I don’t have much will power. By way of illustration, I have yet to sort out my wardrobe, having vowed to do it by Christmas. 2013. So, New Year’s resolutions are pretty much an invitation from me to me, saying ‘Dear Oonagh, Please be a massive failure. All the best, Oonagh’ and nobody wants that, least of all the people who would have to listen to me moan about it for the rest of the year. I do, however, want to make some kind of effort just to have something to boast about on Facebook and there’s so much scope for that; I could virtually do anything even half decent and it would herald a better me; it’s one of the beauties of maintaining consistently low standards. This is why I have decided to avoid New Year’s resolutions completely and do twelve ‘New Month resolutions’ for 2016. Surely even I can maintain a change for one month.
Many people are doing ‘dry January’, which involves swearing off alcohol for a month, but I don’t drink the stuff as I’m enough of an idiot without exacerbating factors, and others are doing ‘Veganuary’, which – as you may have guessed if you have the deductive skills of anything more sentient than Donald Trump’s hair – is living a vegan lifestyle for the month of January. The meaner among you may suppose that this involves marching up and down outside butchers’ shops, carrying protest placards, wearing hemp and shouting “I’m a vegan!”, but it really just means living a cruelty-free lifestyle by not eating or drinking any animal derivatives. This is also not an option for me; not because I crave the blood of chickens or have an insatiable desire to attend ‘club your own lamb’ parties, but because I’m already vegan.
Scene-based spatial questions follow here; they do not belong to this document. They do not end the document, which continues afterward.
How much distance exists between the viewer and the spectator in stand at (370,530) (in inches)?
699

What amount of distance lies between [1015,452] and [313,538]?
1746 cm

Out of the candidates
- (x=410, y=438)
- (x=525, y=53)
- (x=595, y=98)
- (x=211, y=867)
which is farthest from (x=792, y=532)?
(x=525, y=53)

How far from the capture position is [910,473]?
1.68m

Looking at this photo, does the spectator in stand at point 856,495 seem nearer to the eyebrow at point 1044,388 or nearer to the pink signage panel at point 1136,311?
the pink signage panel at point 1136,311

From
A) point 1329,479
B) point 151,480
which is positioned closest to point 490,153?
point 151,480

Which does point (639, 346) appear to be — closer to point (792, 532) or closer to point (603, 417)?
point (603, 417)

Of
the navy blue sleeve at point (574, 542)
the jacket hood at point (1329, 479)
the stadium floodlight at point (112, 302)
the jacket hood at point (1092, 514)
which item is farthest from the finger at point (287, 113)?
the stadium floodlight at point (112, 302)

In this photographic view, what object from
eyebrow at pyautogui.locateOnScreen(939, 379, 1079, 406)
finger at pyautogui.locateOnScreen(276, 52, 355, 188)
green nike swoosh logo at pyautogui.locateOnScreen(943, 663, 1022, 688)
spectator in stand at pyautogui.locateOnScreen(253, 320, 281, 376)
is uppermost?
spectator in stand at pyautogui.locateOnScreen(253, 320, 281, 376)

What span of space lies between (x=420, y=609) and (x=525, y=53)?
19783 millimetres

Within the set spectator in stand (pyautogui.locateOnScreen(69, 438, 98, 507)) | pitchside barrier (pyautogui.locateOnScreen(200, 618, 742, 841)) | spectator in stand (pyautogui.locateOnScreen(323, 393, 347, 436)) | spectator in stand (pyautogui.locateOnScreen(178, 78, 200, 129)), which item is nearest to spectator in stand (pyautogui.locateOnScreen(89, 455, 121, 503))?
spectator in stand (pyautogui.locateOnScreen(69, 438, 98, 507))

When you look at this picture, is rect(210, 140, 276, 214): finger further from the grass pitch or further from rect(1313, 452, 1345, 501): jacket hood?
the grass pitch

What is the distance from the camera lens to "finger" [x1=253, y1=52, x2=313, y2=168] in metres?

What I have decided to try and do throughout January is to eat no food that contains added sugar.
If you have ever seen my Twitter account, you may be reasonably convinced that I live on Hobnobs, chocolate, cake and tea, because they’re all a bit of a running theme. You may also be convinced that I have ‘The Bumper Book of Cracker Jokes’ and I’m just tweeting them all for a bet; neither of these things are true. I do eat Hobnobs – which fall into the ‘accidentally vegan food’ category – and I also eat chocolate and cake and I drink A LOT of tea, I mean in ‘the Guinness Book of Records people are on the phone for you’ kind of amounts, but the chocolate and cake are rare treats, partly because I need to find the vegan versions but also because I don’t have much money for treats. I’ve spent it all on tea, hemp clothes and The Bumper Book of Cracker Jokes. Given that I’m not the cake fiend I seem, it should be pretty easy to give up sugar for a month, right? Right? WRONG!
Apparently, there’s a rule that says all food apart from salad and tripe must contain sugar, and I have my suspicions about tripe. There’s sugar in my ‘healthy’ cereal. It’s in most of the bread in the supermarket. It’s in my delicious vegan pesto (that I add to far too many things, if I’m honest). It’s even in salt and vinegar crisps!! So, sugar-free January may prove somewhat trickier than I’d presumed. It took me over an hour to find bread that was both vegan and sugar free, which is why there are eight loaves in my freezer and another on the worktop. I won’t inflict a Venn diagram on you, but if I were to do one of food that is vegan and sugar free, it would have a similar amount of items in the centre as a Venn diagram of ‘Things said by the Kardashian family’ and ‘Things that broadly make sense’. It’s looking as though I may spend January eating fruit, veg, porridge and nine loaves of bread – oh, and ready-salted crisps. I’m beginning to wish I’d opted for ‘New Week’s resolutions’!